• _ASSIGNMENT_
Would you return, word for word, the lines of the data below from the line with "Ariel Princesa Juega" through the line with "Denim Bag Fashion", and no others?

• _DATASET_
%%
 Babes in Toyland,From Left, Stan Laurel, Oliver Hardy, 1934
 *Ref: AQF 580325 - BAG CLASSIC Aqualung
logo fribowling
%%
%%
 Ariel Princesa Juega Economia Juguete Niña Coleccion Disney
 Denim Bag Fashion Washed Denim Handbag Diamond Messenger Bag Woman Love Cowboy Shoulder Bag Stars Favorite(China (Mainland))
%%
• _ANSWER_
 Ariel Princesa Juega Economia Juguete Niña Coleccion Disney
 Denim Bag Fashion Washed Denim Handbag Diamond Messenger Bag Woman Love Cowboy Shoulder Bag Stars Favorite(China (Mainland))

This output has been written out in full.